__Task prompt__: Every line of the listing is to be printed again exactly.

__Dataset excerpts__:
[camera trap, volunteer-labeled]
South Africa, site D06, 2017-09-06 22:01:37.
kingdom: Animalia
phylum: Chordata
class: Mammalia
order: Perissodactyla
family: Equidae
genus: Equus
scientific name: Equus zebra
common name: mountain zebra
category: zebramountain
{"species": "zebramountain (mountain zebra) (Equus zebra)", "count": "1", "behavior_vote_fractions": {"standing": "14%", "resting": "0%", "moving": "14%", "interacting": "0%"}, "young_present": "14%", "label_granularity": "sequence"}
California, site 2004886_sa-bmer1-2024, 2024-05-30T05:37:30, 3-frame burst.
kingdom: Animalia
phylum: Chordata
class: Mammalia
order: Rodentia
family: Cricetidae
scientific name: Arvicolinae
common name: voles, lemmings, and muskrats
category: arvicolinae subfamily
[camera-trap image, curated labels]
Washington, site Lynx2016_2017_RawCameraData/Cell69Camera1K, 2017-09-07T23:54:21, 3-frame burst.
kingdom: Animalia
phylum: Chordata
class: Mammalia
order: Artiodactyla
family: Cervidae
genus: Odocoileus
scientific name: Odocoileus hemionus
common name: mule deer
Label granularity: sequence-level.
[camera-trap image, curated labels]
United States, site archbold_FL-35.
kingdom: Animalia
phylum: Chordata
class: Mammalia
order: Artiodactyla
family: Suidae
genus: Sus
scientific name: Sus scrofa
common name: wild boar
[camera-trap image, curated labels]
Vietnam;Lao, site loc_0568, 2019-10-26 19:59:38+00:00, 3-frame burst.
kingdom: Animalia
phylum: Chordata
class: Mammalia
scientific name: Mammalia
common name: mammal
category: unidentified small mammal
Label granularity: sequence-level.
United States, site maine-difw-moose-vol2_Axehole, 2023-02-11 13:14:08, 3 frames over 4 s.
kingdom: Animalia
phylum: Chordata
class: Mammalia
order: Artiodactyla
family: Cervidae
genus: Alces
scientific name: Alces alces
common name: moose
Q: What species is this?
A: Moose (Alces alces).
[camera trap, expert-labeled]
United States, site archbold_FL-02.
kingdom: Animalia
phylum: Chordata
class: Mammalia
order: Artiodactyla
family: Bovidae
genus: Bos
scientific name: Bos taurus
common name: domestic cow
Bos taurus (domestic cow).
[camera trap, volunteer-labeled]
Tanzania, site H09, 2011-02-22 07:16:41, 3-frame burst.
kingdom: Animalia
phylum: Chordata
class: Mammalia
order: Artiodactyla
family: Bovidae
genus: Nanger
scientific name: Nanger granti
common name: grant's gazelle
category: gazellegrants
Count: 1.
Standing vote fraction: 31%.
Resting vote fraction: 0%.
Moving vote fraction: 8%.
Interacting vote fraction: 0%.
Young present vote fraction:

__Written answer__:
[camera trap, volunteer-labeled]
South Africa, site D06, 2017-09-06 22:01:37.
kingdom: Animalia
phylum: Chordata
class: Mammalia
order: Perissodactyla
family: Equidae
genus: Equus
scientific name: Equus zebra
common name: mountain zebra
category: zebramountain
{"species": "zebramountain (mountain zebra) (Equus zebra)", "count": "1", "behavior_vote_fractions": {"standing": "14%", "resting": "0%", "moving": "14%", "interacting": "0%"}, "young_present": "14%", "label_granularity": "sequence"}
California, site 2004886_sa-bmer1-2024, 2024-05-30T05:37:30, 3-frame burst.
kingdom: Animalia
phylum: Chordata
class: Mammalia
order: Rodentia
family: Cricetidae
scientific name: Arvicolinae
common name: voles, lemmings, and muskrats
category: arvicolinae subfamily
[camera-trap image, curated labels]
Washington, site Lynx2016_2017_RawCameraData/Cell69Camera1K, 2017-09-07T23:54:21, 3-frame burst.
kingdom: Animalia
phylum: Chordata
class: Mammalia
order: Artiodactyla
family: Cervidae
genus: Odocoileus
scientific name: Odocoileus hemionus
common name: mule deer
Label granularity: sequence-level.
[camera-trap image, curated labels]
United States, site archbold_FL-35.
kingdom: Animalia
phylum: Chordata
class: Mammalia
order: Artiodactyla
family: Suidae
genus: Sus
scientific name: Sus scrofa
common name: wild boar
[camera-trap image, curated labels]
Vietnam;Lao, site loc_0568, 2019-10-26 19:59:38+00:00, 3-frame burst.
kingdom: Animalia
phylum: Chordata
class: Mammalia
scientific name: Mammalia
common name: mammal
category: unidentified small mammal
Label granularity: sequence-level.
United States, site maine-difw-moose-vol2_Axehole, 2023-02-11 13:14:08, 3 frames over 4 s.
kingdom: Animalia
phylum: Chordata
class: Mammalia
order: Artiodactyla
family: Cervidae
genus: Alces
scientific name: Alces alces
common name: moose
Q: What species is this?
A: Moose (Alces alces).
[camera trap, expert-labeled]
United States, site archbold_FL-02.
kingdom: Animalia
phylum: Chordata
class: Mammalia
order: Artiodactyla
family: Bovidae
genus: Bos
scientific name: Bos taurus
common name: domestic cow
Bos taurus (domestic cow).
[camera trap, volunteer-labeled]
Tanzania, site H09, 2011-02-22 07:16:41, 3-frame burst.
kingdom: Animalia
phylum: Chordata
class: Mammalia
order: Artiodactyla
family: Bovidae
genus: Nanger
scientific name: Nanger granti
common name: grant's gazelle
category: gazellegrants
Count: 1.
Standing vote fraction: 31%.
Resting vote fraction: 0%.
Moving vote fraction: 8%.
Interacting vote fraction: 0%.
Young present vote fraction:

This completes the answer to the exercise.